ON THIS PAGE
Obtaining Configurations and Software Image Without User Intervention Using Phone-Home Client
The phone-home client (PHC) enables the device to securely obtain bootstrapping data, such as a configuration or software image, with no user intervention other than having to physically connect the device to the network.
PHC depends on the following software and utilities to operate:
Connectivity to redirect server and phone-home server (PHS)
SLAX support for configuration commits
Factory default configuration
Mechanism to retrieve device serial number
SHA1/MD5 utilities to verify software image
Basic utilities like GREP and AWK
Understanding the Phone-Home Client
PHC enables the device to securely obtain bootstrapping data, such as a configuration or software image, with no user intervention other than having to physically connect the device to the network. When the device first boots, PHC connects to a redirect server, which then redirects to PHS to get the configuration or software image.
Similar to DHCP-based ZTP, the device must be in factory default state in order for PHC to provision the device. If the device is not in factory default state, you can issue the request system zeroize command to bring the device back to the factory default state.
Understanding the Redirect Server Configuration
By default, the factory default configuration includes the redirect server URL, which is https://redirect.juniper.net.
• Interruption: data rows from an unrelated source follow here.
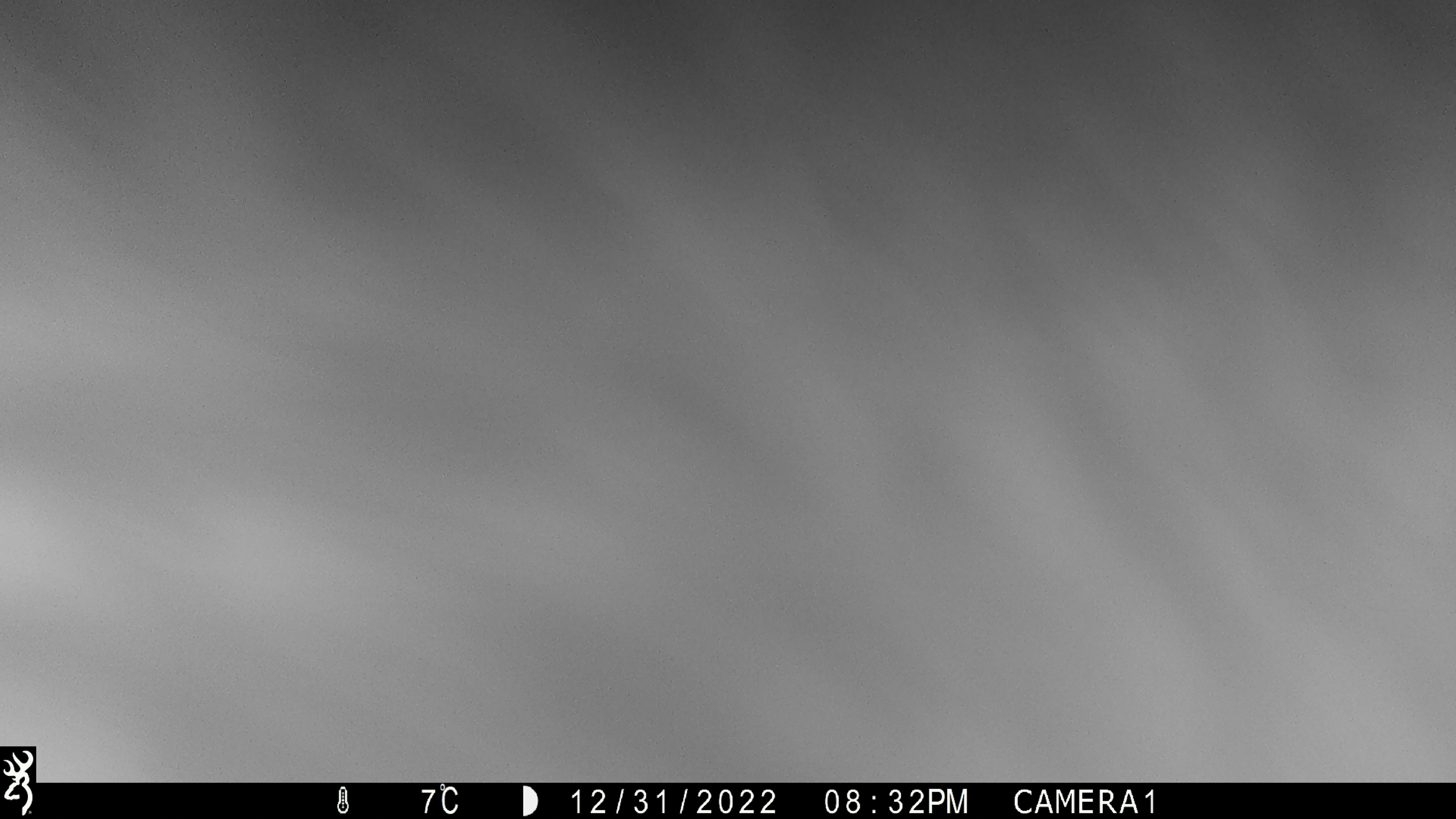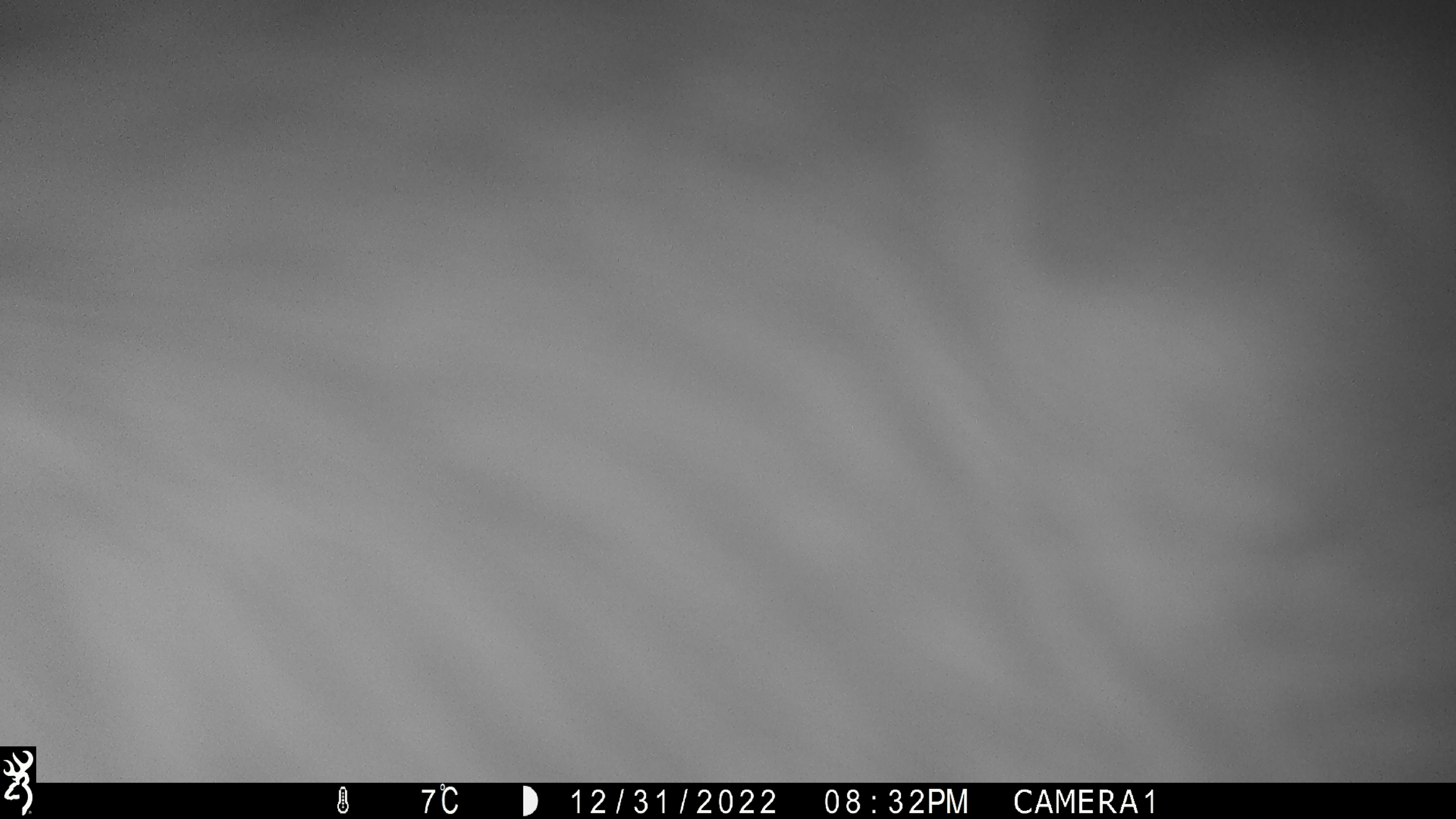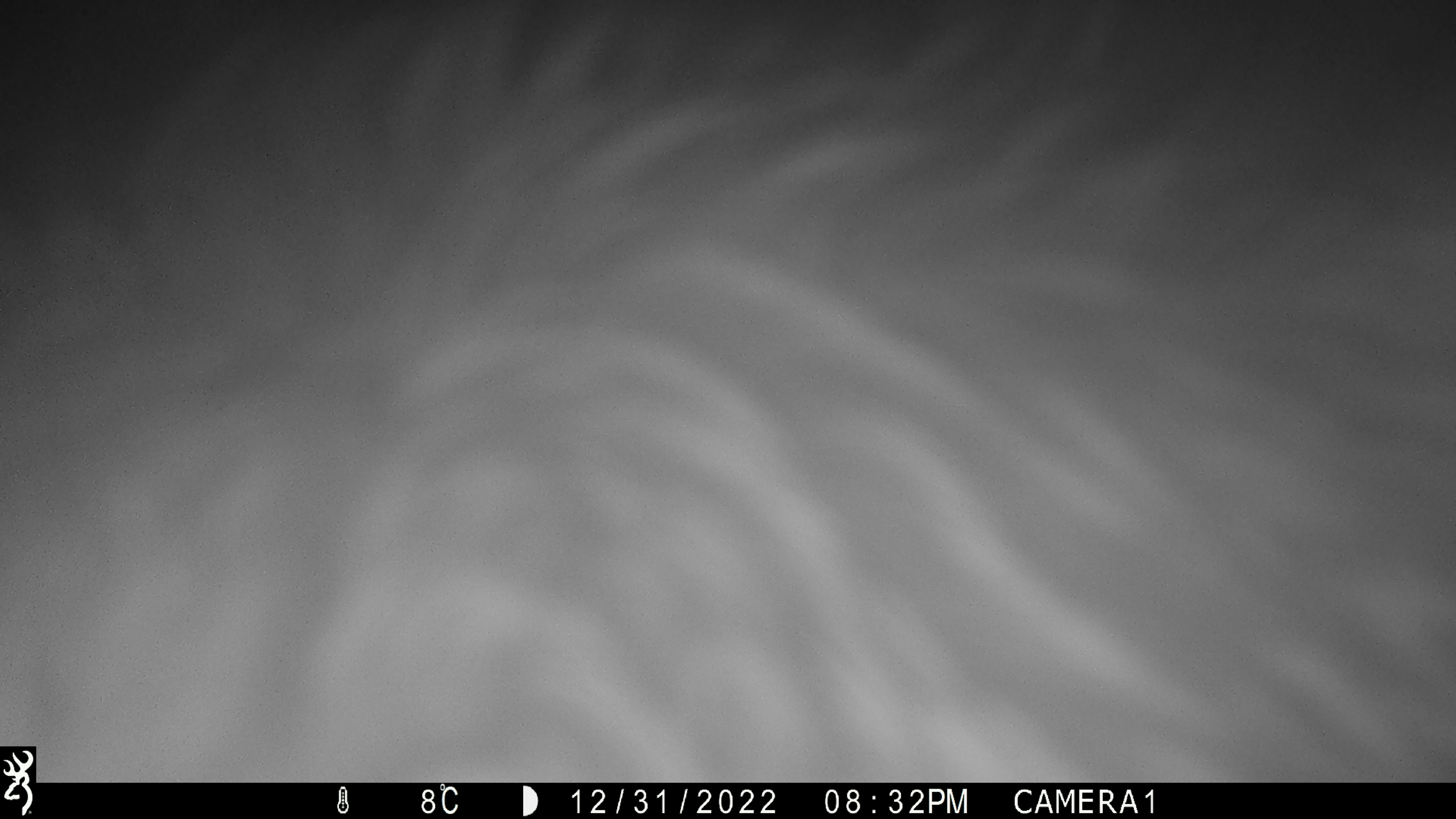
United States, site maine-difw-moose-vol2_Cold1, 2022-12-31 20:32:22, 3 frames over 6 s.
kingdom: Animalia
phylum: Chordata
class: Mammalia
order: Artiodactyla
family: Cervidae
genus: Alces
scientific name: Alces alces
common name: moose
Moose (Alces alces).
Understanding Interoperability Between the Phone-Home Client and DHCP-Based ZTP
Both PHC and the DHCP-based ZTP methods are available. To avoid conflicts between these two provisioning methods, the following steps are taken when the device boots up:
Provisioning does not start if the device is not in factory default mode. If the device is not in factory default mode, issue the request system zeroize command.
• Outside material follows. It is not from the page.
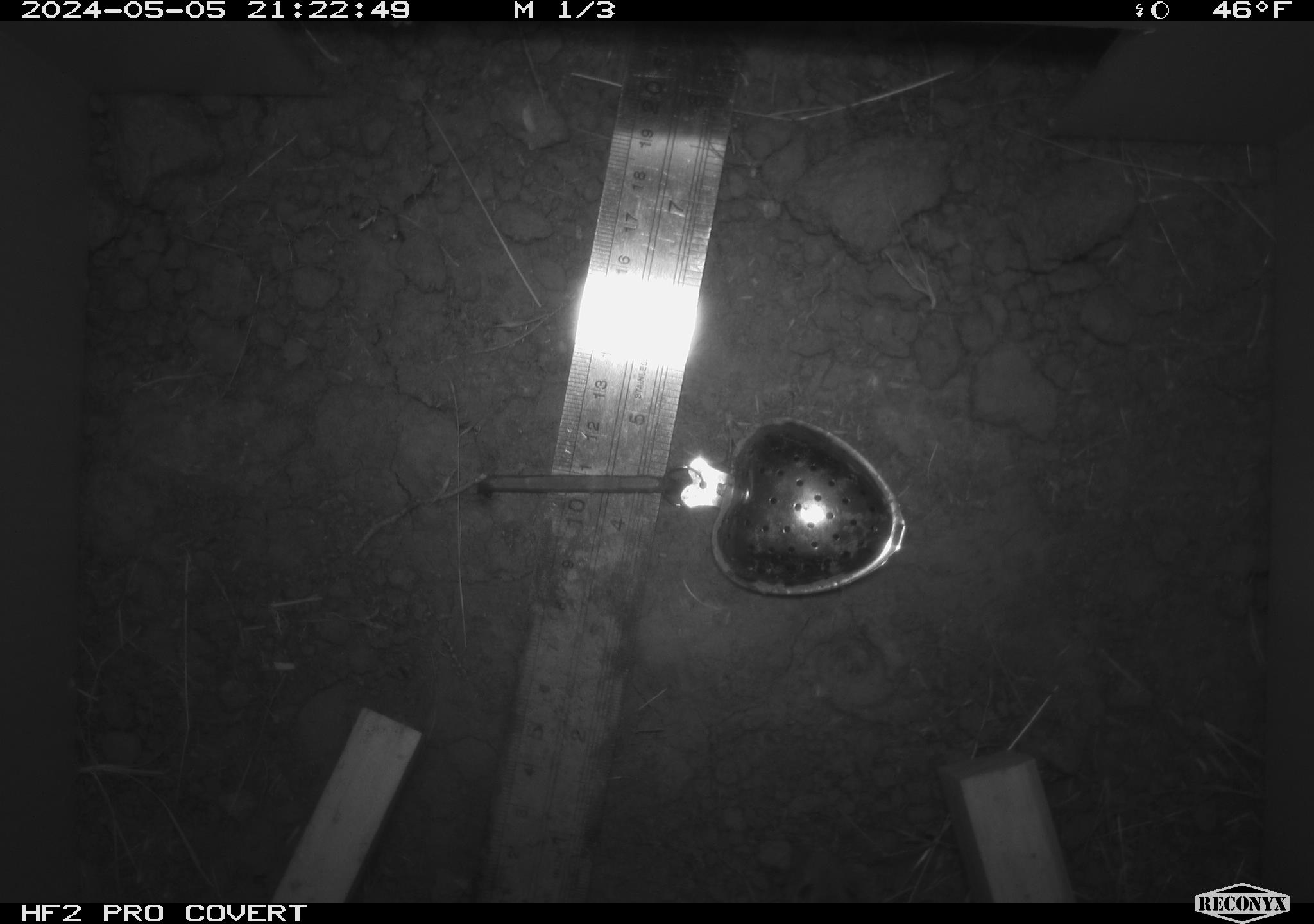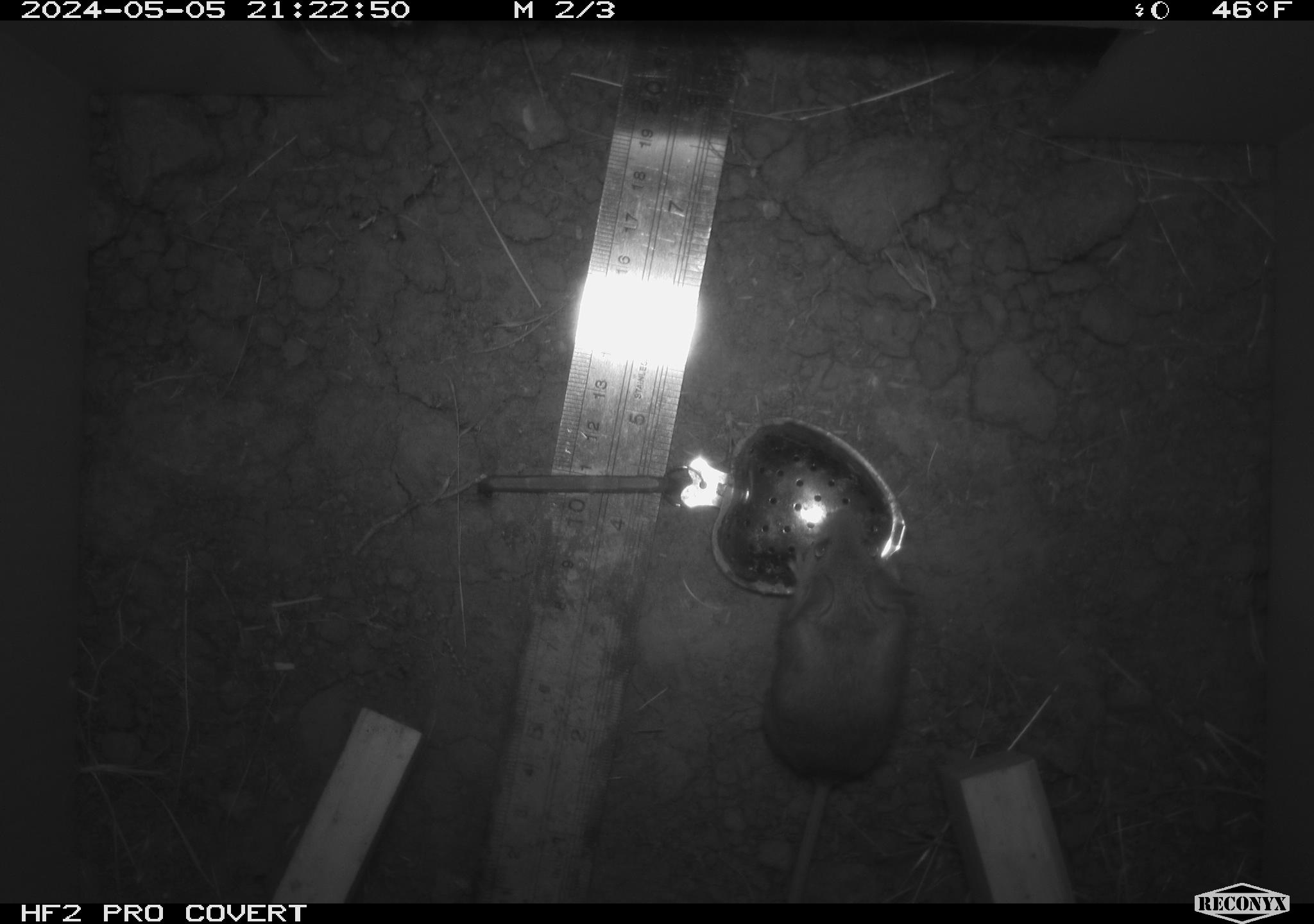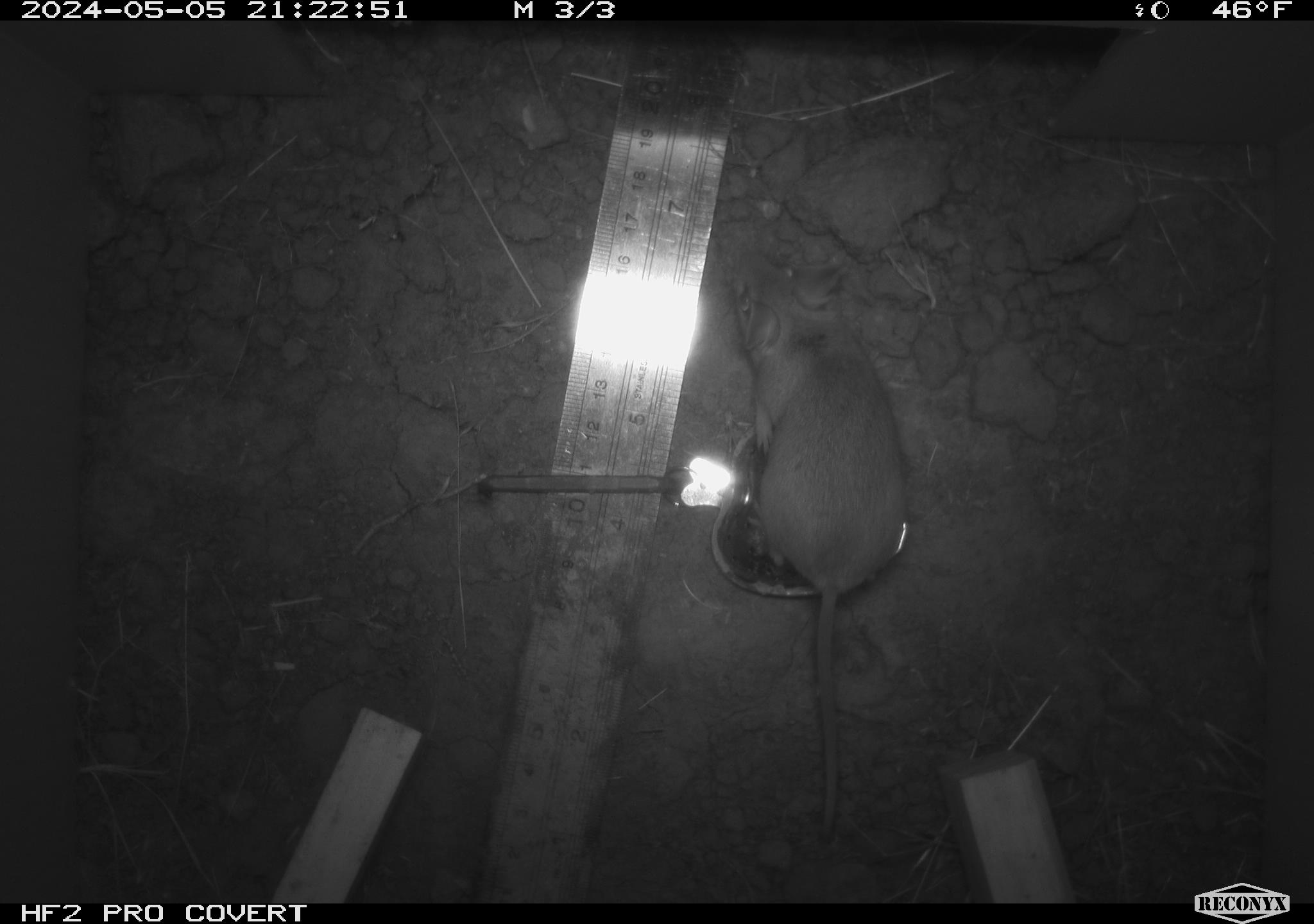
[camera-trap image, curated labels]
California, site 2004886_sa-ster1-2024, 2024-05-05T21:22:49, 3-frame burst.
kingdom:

If the DHCP client receives either partial or complete DHCP options, PHC is aborted, and DHCP-based ZTP attempts to provision the device until it is successful.
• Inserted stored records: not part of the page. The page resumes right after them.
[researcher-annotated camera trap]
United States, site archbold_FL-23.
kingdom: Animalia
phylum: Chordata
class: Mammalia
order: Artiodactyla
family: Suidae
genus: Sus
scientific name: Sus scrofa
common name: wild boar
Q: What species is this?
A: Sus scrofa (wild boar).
If the DHCP client does not receive DHCP options, PHC attempts to provision the device until it is successful.
If PHC fails to connect to the redirect server, however, DHCP-based ZTP attempts to provision the device. Both provisioning methods attempt to provision the device until one method is successful.
Understanding the Phone-Home Client Process
The following steps take place when PHC is launched:
PHC connects to the redirect server.
The device downloads and installs the software image from PHS.
If the software upgrade fails, the process starts over.
The device reboots, and PHC validates the installed software image when the device comes back online.
The device downloads the configuration.
If a script (either pre-configuration script, post-configuration scripts, or both) was received as part of the configuration, the following happens:
PHC supports both Python and shell scripts.
The pre-configuration script is executed.
The configuration received from the redirect server is committed.
The post-configuration script is executed.
PHC sends a bootstrap-complete message to the PHS.
PHC cleans up the downloaded resources.
The phone-home configuration, along with any supporting configuration, is deleted from the device.
If any of the above steps fail, the phone-home process starts over again from the beginning, and a bootstrap failure error message is sent to PHS
Understanding the Configuration File Format for the Phone-Home Client
PHC supports XML as the file format for the configuration file.
For example, the configuration file format looks like this:
[ Configuration in XML format ]
Currently, only the merge and override CLI commands are supported on configurations received by the PHC.
Understanding Pre-Configuration and Post-Configuration Scripts
You can include pre-configuration and post-configuration scripts on PHS in addition to, or instead of, using the Junos OS CLI. Embed the scripts in base64 encoded format. PHC extracts the encoded scripts from the bootstrap information received from PHS, decodes, and then runs the decoded scripts at the appropriate stages of provisioning.
Verifying that the Phone-Home Client Downloaded the Configuration and Software Image
To verify the progress of the phone-home process, you can view the notification.xml file on PHS.